- WRITTEN EXERCISE: Please render every line of the records below as a numbered list, leaving out the blank lines.

- STORED RECORDS:
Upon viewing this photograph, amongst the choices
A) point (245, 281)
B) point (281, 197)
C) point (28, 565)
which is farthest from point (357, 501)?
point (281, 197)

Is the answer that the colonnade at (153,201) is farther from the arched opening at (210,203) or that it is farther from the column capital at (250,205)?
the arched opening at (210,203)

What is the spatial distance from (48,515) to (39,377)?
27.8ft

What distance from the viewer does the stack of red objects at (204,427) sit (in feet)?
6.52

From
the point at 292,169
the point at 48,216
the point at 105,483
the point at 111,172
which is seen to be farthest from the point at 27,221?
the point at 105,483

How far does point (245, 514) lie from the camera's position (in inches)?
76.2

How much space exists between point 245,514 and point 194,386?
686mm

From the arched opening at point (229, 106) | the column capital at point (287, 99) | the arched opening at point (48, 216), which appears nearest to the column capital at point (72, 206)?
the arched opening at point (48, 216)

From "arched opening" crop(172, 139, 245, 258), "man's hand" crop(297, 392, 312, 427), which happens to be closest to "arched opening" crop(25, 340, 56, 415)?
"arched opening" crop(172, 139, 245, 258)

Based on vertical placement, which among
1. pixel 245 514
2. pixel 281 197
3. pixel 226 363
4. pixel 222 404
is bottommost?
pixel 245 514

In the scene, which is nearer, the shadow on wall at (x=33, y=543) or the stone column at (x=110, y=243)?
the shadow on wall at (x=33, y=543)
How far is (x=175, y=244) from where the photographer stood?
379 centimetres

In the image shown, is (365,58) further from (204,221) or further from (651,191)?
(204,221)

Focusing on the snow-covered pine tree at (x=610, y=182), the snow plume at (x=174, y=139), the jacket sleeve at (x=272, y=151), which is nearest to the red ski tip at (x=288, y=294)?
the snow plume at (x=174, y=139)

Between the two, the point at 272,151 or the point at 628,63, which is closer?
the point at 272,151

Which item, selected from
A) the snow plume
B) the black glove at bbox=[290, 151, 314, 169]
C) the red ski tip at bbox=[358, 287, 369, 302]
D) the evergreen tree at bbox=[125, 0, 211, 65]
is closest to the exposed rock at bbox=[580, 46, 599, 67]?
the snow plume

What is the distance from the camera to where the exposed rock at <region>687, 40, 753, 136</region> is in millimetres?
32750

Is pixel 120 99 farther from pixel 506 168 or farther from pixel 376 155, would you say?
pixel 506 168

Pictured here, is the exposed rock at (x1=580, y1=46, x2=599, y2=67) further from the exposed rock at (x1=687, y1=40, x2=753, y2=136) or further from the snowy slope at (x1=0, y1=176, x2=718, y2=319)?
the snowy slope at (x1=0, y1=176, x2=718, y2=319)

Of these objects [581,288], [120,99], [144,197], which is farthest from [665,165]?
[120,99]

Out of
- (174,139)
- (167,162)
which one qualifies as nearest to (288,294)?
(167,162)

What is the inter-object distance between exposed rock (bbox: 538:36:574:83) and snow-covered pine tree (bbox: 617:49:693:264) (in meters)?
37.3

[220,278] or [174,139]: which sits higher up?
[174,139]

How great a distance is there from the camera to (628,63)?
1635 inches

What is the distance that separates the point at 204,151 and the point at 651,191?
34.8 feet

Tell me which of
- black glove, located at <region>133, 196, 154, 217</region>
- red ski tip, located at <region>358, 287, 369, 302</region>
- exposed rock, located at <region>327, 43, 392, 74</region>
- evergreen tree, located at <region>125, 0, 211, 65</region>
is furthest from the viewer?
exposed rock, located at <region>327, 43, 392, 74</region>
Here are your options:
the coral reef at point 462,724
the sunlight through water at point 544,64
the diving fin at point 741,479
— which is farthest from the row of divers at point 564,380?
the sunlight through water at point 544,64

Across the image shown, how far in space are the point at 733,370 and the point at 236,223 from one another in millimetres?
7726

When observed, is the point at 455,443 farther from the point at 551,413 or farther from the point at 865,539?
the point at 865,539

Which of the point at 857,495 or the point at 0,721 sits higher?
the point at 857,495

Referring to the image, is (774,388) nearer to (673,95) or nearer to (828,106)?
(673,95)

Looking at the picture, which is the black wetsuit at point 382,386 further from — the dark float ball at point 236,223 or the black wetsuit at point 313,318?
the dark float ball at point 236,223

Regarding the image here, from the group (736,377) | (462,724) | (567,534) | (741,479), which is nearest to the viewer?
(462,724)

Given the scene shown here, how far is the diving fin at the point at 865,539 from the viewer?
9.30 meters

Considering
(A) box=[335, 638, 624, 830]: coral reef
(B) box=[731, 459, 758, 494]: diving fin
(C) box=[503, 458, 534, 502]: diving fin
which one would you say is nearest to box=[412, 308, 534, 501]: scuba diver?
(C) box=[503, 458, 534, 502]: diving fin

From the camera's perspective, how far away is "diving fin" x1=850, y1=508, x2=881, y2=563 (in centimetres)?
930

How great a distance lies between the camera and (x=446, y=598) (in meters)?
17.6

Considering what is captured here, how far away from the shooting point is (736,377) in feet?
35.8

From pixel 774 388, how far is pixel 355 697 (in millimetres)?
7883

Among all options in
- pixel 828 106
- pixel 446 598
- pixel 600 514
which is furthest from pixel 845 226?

- ANSWER FOR THE TASK:
1. Upon viewing this photograph, amongst the choices
2. A) point (245, 281)
3. B) point (281, 197)
4. C) point (28, 565)
5. which is farthest from point (357, 501)?
6. point (281, 197)
7. Is the answer that the colonnade at (153,201) is farther from the arched opening at (210,203) or that it is farther from the column capital at (250,205)?
8. the arched opening at (210,203)
9. What is the spatial distance from (48,515) to (39,377)?
10. 27.8ft
11. What distance from the viewer does the stack of red objects at (204,427) sit (in feet)?
12. 6.52
13. From
14. the point at 292,169
15. the point at 48,216
16. the point at 105,483
17. the point at 111,172
18. which is seen to be farthest from the point at 27,221?
19. the point at 105,483
20. How far does point (245, 514) lie from the camera's position (in inches)?
21. 76.2
22. How much space exists between point 245,514 and point 194,386?
23. 686mm
24. From the arched opening at point (229, 106) | the column capital at point (287, 99) | the arched opening at point (48, 216), which appears nearest to the column capital at point (72, 206)?
25. the arched opening at point (48, 216)
26. From "arched opening" crop(172, 139, 245, 258), "man's hand" crop(297, 392, 312, 427), which happens to be closest to "arched opening" crop(25, 340, 56, 415)?
27. "arched opening" crop(172, 139, 245, 258)
28. Based on vertical placement, which among
29. 1. pixel 245 514
30. 2. pixel 281 197
31. 3. pixel 226 363
32. 4. pixel 222 404
33. is bottommost?
34. pixel 245 514
35. In the scene, which is nearer, the shadow on wall at (x=33, y=543) or the stone column at (x=110, y=243)?
36. the shadow on wall at (x=33, y=543)
37. How far is (x=175, y=244) from where the photographer stood?
38. 379 centimetres
39. In the image shown, is (365,58) further from (204,221) or further from (651,191)?
40. (204,221)
41. Focusing on the snow-covered pine tree at (x=610, y=182), the snow plume at (x=174, y=139), the jacket sleeve at (x=272, y=151), which is nearest to the red ski tip at (x=288, y=294)?
42. the snow plume at (x=174, y=139)
43. Between the two, the point at 272,151 or the point at 628,63, which is closer?
44. the point at 272,151
45. Which item, selected from
46. A) the snow plume
47. B) the black glove at bbox=[290, 151, 314, 169]
48. C) the red ski tip at bbox=[358, 287, 369, 302]
49. D) the evergreen tree at bbox=[125, 0, 211, 65]
50. is closest to the exposed rock at bbox=[580, 46, 599, 67]?
51. the snow plume
52. What is the distance from the camera to where the exposed rock at <region>687, 40, 753, 136</region> is in millimetres?
53. 32750
54. Is pixel 120 99 farther from pixel 506 168 or farther from pixel 376 155, would you say?
55. pixel 506 168
56. Pictured here, is the exposed rock at (x1=580, y1=46, x2=599, y2=67) further from the exposed rock at (x1=687, y1=40, x2=753, y2=136) or further from the snowy slope at (x1=0, y1=176, x2=718, y2=319)?
57. the snowy slope at (x1=0, y1=176, x2=718, y2=319)
58. Of these objects [581,288], [120,99], [144,197], which is farthest from [665,165]?
59. [120,99]
60. Out of
61. - (174,139)
62. - (167,162)
63. which one qualifies as nearest to (288,294)?
64. (167,162)
65. What is the inter-object distance between exposed rock (bbox: 538:36:574:83) and snow-covered pine tree (bbox: 617:49:693:264) (in meters)?
66. 37.3
67. [220,278] or [174,139]: which sits higher up?
68. [174,139]
69. How great a distance is there from the camera to (628,63)?
70. 1635 inches
71. What is the distance that separates the point at 204,151 and the point at 651,191?
72. 34.8 feet
73. Tell me which of
74. - black glove, located at <region>133, 196, 154, 217</region>
75. - red ski tip, located at <region>358, 287, 369, 302</region>
76. - exposed rock, located at <region>327, 43, 392, 74</region>
77. - evergreen tree, located at <region>125, 0, 211, 65</region>
78. is furthest from the viewer?
79. exposed rock, located at <region>327, 43, 392, 74</region>
80. Here are your options:
81. the coral reef at point 462,724
82. the sunlight through water at point 544,64
83. the diving fin at point 741,479
84. — which is farthest from the row of divers at point 564,380?
85. the sunlight through water at point 544,64
86. Across the image shown, how far in space are the point at 733,370 and the point at 236,223 from one another in millimetres?
87. 7726
88. When observed, is the point at 455,443 farther from the point at 551,413 or farther from the point at 865,539?
89. the point at 865,539
90. Which of the point at 857,495 or the point at 0,721 sits higher?
91. the point at 857,495
92. Referring to the image, is (774,388) nearer to (673,95) or nearer to (828,106)?
93. (673,95)
94. Looking at the picture, which is the black wetsuit at point 382,386 further from — the dark float ball at point 236,223 or the black wetsuit at point 313,318?
95. the dark float ball at point 236,223
96. Regarding the image here, from the group (736,377) | (462,724) | (567,534) | (741,479), which is nearest to the viewer?
97. (462,724)
98. Given the scene shown here, how far is the diving fin at the point at 865,539 from the viewer?
99. 9.30 meters
100. Considering
101. (A) box=[335, 638, 624, 830]: coral reef
102. (B) box=[731, 459, 758, 494]: diving fin
103. (C) box=[503, 458, 534, 502]: diving fin
104. which one would you say is nearest to box=[412, 308, 534, 501]: scuba diver?
105. (C) box=[503, 458, 534, 502]: diving fin
106. From the camera's perspective, how far away is "diving fin" x1=850, y1=508, x2=881, y2=563 (in centimetres)?
107. 930
108. How great a distance lies between the camera and (x=446, y=598) (in meters)?
109. 17.6
110. Considering what is captured here, how far away from the shooting point is (736,377) in feet?
111. 35.8
112. From pixel 774 388, how far is pixel 355 697 (in millimetres)?
113. 7883
114. Among all options in
115. - pixel 828 106
116. - pixel 446 598
117. - pixel 600 514
118. which is furthest from pixel 845 226?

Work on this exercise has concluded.